⟨

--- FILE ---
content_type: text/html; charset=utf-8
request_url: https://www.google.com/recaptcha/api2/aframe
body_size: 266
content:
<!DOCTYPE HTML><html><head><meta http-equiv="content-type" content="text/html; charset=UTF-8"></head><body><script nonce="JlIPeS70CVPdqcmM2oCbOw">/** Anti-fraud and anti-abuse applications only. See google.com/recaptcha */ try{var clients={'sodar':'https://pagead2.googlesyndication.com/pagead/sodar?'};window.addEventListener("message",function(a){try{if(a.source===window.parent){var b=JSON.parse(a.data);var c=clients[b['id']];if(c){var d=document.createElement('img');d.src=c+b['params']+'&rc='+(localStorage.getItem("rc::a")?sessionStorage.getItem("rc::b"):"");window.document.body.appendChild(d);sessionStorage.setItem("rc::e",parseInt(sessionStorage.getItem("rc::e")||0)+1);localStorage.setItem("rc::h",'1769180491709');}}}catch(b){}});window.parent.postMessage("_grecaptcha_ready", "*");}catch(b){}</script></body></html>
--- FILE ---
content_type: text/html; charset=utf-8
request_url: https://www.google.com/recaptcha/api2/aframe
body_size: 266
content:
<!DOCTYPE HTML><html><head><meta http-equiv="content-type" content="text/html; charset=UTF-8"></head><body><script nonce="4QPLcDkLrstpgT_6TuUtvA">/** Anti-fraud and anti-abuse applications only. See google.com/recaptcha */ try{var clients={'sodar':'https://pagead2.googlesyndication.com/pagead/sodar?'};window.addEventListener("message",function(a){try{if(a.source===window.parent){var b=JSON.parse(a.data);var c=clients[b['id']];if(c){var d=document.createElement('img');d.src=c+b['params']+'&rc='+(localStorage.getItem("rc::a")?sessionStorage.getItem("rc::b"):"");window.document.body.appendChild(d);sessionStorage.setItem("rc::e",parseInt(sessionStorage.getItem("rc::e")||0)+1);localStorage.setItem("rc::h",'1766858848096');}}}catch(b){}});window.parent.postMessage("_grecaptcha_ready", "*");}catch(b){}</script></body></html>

⟩

▶ [WORK REQUEST] Exact copies of all the entries above are required.

▶ [RESULT OF THIS EXERCISE]
--- FILE ---
content_type: text/html; charset=utf-8
request_url: https://www.google.com/recaptcha/api2/aframe
body_size: 266
content:
<!DOCTYPE HTML><html><head><meta http-equiv="content-type" content="text/html; charset=UTF-8"></head><body><script nonce="JlIPeS70CVPdqcmM2oCbOw">/** Anti-fraud and anti-abuse applications only. See google.com/recaptcha */ try{var clients={'sodar':'https://pagead2.googlesyndication.com/pagead/sodar?'};window.addEventListener("message",function(a){try{if(a.source===window.parent){var b=JSON.parse(a.data);var c=clients[b['id']];if(c){var d=document.createElement('img');d.src=c+b['params']+'&rc='+(localStorage.getItem("rc::a")?sessionStorage.getItem("rc::b"):"");window.document.body.appendChild(d);sessionStorage.setItem("rc::e",parseInt(sessionStorage.getItem("rc::e")||0)+1);localStorage.setItem("rc::h",'1769180491709');}}}catch(b){}});window.parent.postMessage("_grecaptcha_ready", "*");}catch(b){}</script></body></html>
--- FILE ---
content_type: text/html; charset=utf-8
request_url: https://www.google.com/recaptcha/api2/aframe
body_size: 266
content:
<!DOCTYPE HTML><html><head><meta http-equiv="content-type" content="text/html; charset=UTF-8"></head><body><script nonce="4QPLcDkLrstpgT_6TuUtvA">/** Anti-fraud and anti-abuse applications only. See google.com/recaptcha */ try{var clients={'sodar':'https://pagead2.googlesyndication.com/pagead/sodar?'};window.addEventListener("message",function(a){try{if(a.source===window.parent){var b=JSON.parse(a.data);var c=clients[b['id']];if(c){var d=document.createElement('img');d.src=c+b['params']+'&rc='+(localStorage.getItem("rc::a")?sessionStorage.getItem("rc::b"):"");window.document.body.appendChild(d);sessionStorage.setItem("rc::e",parseInt(sessionStorage.getItem("rc::e")||0)+1);localStorage.setItem("rc::h",'1766858848096');}}}catch(b){}});window.parent.postMessage("_grecaptcha_ready", "*");}catch(b){}</script></body></html>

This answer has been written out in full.